District Court of Appeal of Florida, Fourth District.
*1249 Mitchell Cohen, Hallandale Beach, for Appellant.
Charles J. Crist, Jr., Attorney General, Tallahassee, Lori R. Shapiro and Jeffrey P. Bassett, Assistant Attorneys General, Fort Lauderdale, for Appellee.
PER CURIAM.
We deny rehearing but withdraw our prior opinion and substitute the following in its place.
P.G., a minor child, appeals the trial court's order dismissing a Petition for Adjudication of Dependency filed on his behalf by private counsel. We affirm the dismissal, but on different grounds.
P.G. is a citizen of El Salvador. He entered the United States illegally in June 2001. The Immigration and Naturalization Service apprehended him, but subsequently released him into the custody of his uncle who lives in North Lauderdale, Florida. P.G. has been residing with his uncle since that time. In January 2003, counsel representing P.G. filed a private Petition for Dependency seeking to have P.G. declared dependent.[1] As the basis for the Petition, counsel alleged that P.G. was neglected and abandoned by his parents. At the time of the Petition, P.G. was bound over in immigration removal proceedings. The trial court determined that P.G. was not dependent within the meaning of Chapter 39, Florida Statutes, was not eligible for long term foster care, and was not eligible for special juvenile immigration status.
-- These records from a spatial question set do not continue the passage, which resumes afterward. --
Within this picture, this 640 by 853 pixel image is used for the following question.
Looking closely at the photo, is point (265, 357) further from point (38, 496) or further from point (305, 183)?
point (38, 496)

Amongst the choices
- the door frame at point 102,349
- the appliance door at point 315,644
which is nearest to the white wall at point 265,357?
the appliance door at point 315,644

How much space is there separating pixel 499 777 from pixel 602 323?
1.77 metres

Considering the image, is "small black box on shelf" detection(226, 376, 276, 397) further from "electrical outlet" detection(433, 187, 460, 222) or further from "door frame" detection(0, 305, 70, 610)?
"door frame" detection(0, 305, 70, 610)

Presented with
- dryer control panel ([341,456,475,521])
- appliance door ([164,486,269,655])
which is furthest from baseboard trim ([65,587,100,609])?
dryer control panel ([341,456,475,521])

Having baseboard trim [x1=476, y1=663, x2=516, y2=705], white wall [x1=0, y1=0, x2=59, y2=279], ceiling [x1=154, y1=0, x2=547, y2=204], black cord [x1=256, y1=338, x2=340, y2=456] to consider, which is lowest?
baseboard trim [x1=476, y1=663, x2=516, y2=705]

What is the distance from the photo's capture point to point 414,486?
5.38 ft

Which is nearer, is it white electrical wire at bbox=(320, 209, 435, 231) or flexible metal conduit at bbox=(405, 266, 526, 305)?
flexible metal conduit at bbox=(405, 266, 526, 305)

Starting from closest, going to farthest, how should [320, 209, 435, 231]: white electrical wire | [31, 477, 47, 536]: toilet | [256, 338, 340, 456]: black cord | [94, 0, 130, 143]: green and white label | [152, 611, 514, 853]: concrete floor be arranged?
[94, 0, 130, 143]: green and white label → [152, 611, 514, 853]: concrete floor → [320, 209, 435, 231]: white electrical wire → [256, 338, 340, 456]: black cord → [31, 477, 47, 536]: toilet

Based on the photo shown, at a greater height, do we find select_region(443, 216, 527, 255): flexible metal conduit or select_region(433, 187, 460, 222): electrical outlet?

The trial court dismissed the Petition on these grounds.
Appellee, the Department of Children and Family Services, contends that the dismissal was appropriate because the trial court lacked jurisdiction over the matter. We agree. Since P.G. is bound over in immigration removal proceedings, under § 1101 of the Immigration and Nationality Act, the Attorney General must consent to the trial court's jurisdiction over the dependency proceeding. 8 U.S.C. § 1101(a)(27)(J)(iii) states in relevant part:
(iii) in whose case the Attorney General expressly consents to the dependency order serving as a precondition to the grant of special immigrant juvenile status; except that
(I) no juvenile court has jurisdiction to determine the custody status or placement of an alien in the actual or constructive custody of the Attorney General unless the Attorney General specifically consents to such jurisdiction...
We find that P.G.'s status qualifies as constructive custody due to the fact that he is subject to the conditions outlined in 8 C.F.R. § 212.5 (2003). Subsection (d) places the following conditions on the parole:
Conditions. In any case where an alien is paroled under paragraph (b) or (c) of this section, those officials listed in paragraph (a) of this section may require reasonable assurances that the alien will appear at all hearings and/or depart the United States when required to do so. Not all factors listed need be present for parole to be exercised. Those officials should apply reasonable discretion. The consideration of all relevant factors includes:
(1) The giving of an undertaking by the applicant, counsel, or a sponsor to *1250 ensure appearances or departure, and a bond may be required on Form 352 in such amount as may be deemed appropriate;
(2) Community ties such as close relatives with known addresses; and
(3) Agreement to reasonable conditions (such as periodic reporting of whereabouts).
In addition, subsection (e) provides for the circumstances under which the parole may be terminated.
There was no evidence in the instant case that the Attorney General consented to the trial court's jurisdiction. Therefore, under section 1101, the trial court lacked jurisdiction. See also M.B. v. Quarantillo, 301 F.3d 109 (3d Cir.2002); Gao v. Jenifer, 185 F.3d 548 (6th Cir.1999). Affirmed.
WARNER, GROSS and HAZOURI, JJ., concur.
[1] If P.G. is declared dependent, he will be eligible for special immigration status under 8 U.S.C. § 1101(a)(27). This provision allows juvenile immigrants who have been declared dependent by a juvenile court, and meet other conditions, to apply for a special immigrant visa and avoid deportation.